### [REQUIRED WORK]
**a.** List every distinct RAID level the RAID thread names.
**b.** Duplicate the portion of the records that opens with their first line and closes with the line containing "[380,429,545,712]", including both of those lines.

### [TEXT SHOWN]
--------

If disk costs are irrelevant, and you want the best possible
redundancy, you could try RAID-1 (in effect implemented as RAID-10).
Or maybe RAID-5 might work better than RAID-3: few people use RAID-3
today, so it is quite possible that RAID-5 implementations have been
carefully tested and tuned, and are quite fast.

Another warning: If you think RAID will give you redandancy, and at
the same time you are relying on maxing out the performance of the
disk array, you are cheating yourself. What I mean is this: If you
buy a disk array that can barely handle 200 MB/sec (meaning your
configuration is cost optimized), then it will not handle that
bandwidth in degraded mode (with a dead disk). RAID redundancy is in
some sense about preserving your data; while running with a dead disk,
the speed will be quite low. If your data is lost for good if you
can't write it to disk, you'll have to significantly overdesign your
RAID arrays to make sure they can handle the traffic even in degraded
mode. This should be less of an issue for RAID-1 (which is easier to
write to in degraded mode) than for the parity-based RAIDs.

Happy experimenting!

--
The address in the header is invalid for obvious reasons. Please
reconstruct the address from the information below (look for _).
Ralph Becker-Szendy _firstname_@lr_dot_los-gatos_dot_ca.us
Bill Todd

2005-07-17, 2:45 am

_firstname_@lr_dot_los-gatos_dot_ca.us wrote:

....

> Another warning: If you think RAID will give you redandancy, and at
> the same time you are relying on maxing out the performance of the
> disk array, you are cheating yourself. What I mean is this: If you
> buy a disk array that can barely handle 200 MB/sec (meaning your
> configuration is cost optimized), then it will not handle that
> bandwidth in degraded mode (with a dead disk). RAID redundancy is in
> some sense about preserving your data; while running with a dead disk,
> the speed will be quite low. If your data is lost for good if you
> can't write it to disk, you'll have to significantly overdesign your
> RAID arrays to make sure they can handle the traffic even in degraded
> mode.


While I generally agree with the other points you made, my distinct
impression is that good RAID-3 implementations (unlike, say, RAID-4, -5,
or -6) suffer no noticeable performance degradation (for either reads or
writes) while running with a dead disk. That was one of the reasons I
suggested it.

--------

### [RECORD SET]
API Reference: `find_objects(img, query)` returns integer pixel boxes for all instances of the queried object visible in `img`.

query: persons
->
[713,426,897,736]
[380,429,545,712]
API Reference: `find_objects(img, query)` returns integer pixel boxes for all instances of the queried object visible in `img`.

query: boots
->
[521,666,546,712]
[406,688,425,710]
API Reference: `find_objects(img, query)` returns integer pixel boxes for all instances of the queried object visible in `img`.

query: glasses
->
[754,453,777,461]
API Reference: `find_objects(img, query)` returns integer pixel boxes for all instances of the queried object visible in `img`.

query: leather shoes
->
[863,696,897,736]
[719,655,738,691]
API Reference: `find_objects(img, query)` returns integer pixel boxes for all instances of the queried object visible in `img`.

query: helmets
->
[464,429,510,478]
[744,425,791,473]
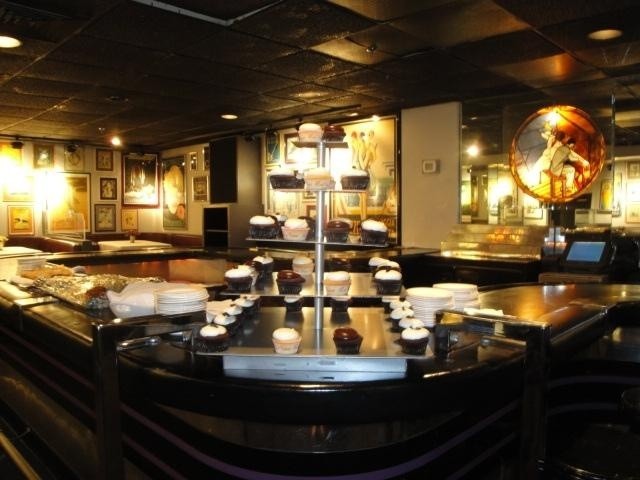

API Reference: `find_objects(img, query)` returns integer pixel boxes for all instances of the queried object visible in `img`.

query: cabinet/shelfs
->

--------

### [COMPLETE ANSWERS]
**a.** RAID-1, RAID-10, RAID-5, RAID-3, RAID-4, RAID-6

**b.**
API Reference: `find_objects(img, query)` returns integer pixel boxes for all instances of the queried object visible in `img`.

query: persons
->
[713,426,897,736]
[380,429,545,712]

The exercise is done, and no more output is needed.